I pulled back the corner of the tarp. The sheep beneath were rigored and rank, teeth bared in a rictus of wild-eyed terror, bodies next to a heap of offal and assorted limbs. The throat of the larger one had been torn out with enough force to snap the vertebrae visible through the wound. The edges seemed almost cauterized, black and crusted with burnt wool and dried blood. Even the flies didn't seem to want these two.

My breakfast threatened to make a sudden, violent reappearance. I took a step backward, swallowing hard.

"Whatever it was, it wasn't hungry." Murphy leaned down over the animals, studying the scene with practiced emotional distance. "This is just violence for violence's sake. Where did he find them?"

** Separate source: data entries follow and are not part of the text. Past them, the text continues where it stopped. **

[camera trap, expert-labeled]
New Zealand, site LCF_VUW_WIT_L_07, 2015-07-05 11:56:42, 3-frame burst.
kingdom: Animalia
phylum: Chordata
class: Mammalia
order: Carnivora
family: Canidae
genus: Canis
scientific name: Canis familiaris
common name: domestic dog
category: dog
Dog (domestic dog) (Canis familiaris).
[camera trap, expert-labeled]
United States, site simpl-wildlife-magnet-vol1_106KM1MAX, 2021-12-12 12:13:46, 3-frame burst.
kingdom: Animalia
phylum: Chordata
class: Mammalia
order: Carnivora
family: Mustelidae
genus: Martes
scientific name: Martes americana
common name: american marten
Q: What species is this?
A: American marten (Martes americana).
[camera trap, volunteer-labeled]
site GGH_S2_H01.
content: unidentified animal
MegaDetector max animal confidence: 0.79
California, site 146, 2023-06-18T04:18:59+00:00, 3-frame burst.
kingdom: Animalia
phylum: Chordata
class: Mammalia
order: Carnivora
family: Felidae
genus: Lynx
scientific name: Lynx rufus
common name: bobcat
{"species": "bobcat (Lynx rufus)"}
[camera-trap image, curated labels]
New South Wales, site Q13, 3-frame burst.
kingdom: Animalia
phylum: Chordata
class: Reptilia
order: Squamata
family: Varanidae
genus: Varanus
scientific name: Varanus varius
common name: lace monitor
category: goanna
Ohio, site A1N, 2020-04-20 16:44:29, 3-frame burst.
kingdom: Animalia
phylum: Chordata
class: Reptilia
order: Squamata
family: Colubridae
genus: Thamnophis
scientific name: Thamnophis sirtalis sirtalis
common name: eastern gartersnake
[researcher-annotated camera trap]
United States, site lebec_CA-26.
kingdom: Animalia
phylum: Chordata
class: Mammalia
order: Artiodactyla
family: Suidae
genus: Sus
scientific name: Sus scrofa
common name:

I nodded at the nearest wooden gate and the pasture beyond. We waded through a knee-deep field for fifty yards before we found the blood trail and followed it to a stand of young pine. She bent, looking at an imprint left in the hardened mud. I had to hunker down on my heels to get a good look at the paw print, as big as my hand. The mud wasn't just hardened, it was baked like a brick. The grass and wildflowers around it were brown and wilting, the pine needles crumbled to charcoal between my fingertips. "I'm no David Attenborough, but I'm pretty sure coyotes don't do that."

"Do you have a theory?"

"I thought it was spectral, but—"

"Spirits don't usually leave footprints."

"Sometimes. But not usually."

She stood as I did, dusting her hands. "What now?"

"We need to go into town, ask around, see if this is localized or not. And get some supplies."

"Food. Sunscreen. Bug spray—"

"Beer," I suggested. "More bacon."

"Priorities," Karrin agreed, her smile turning a shade strained as she took a last look at the treeline.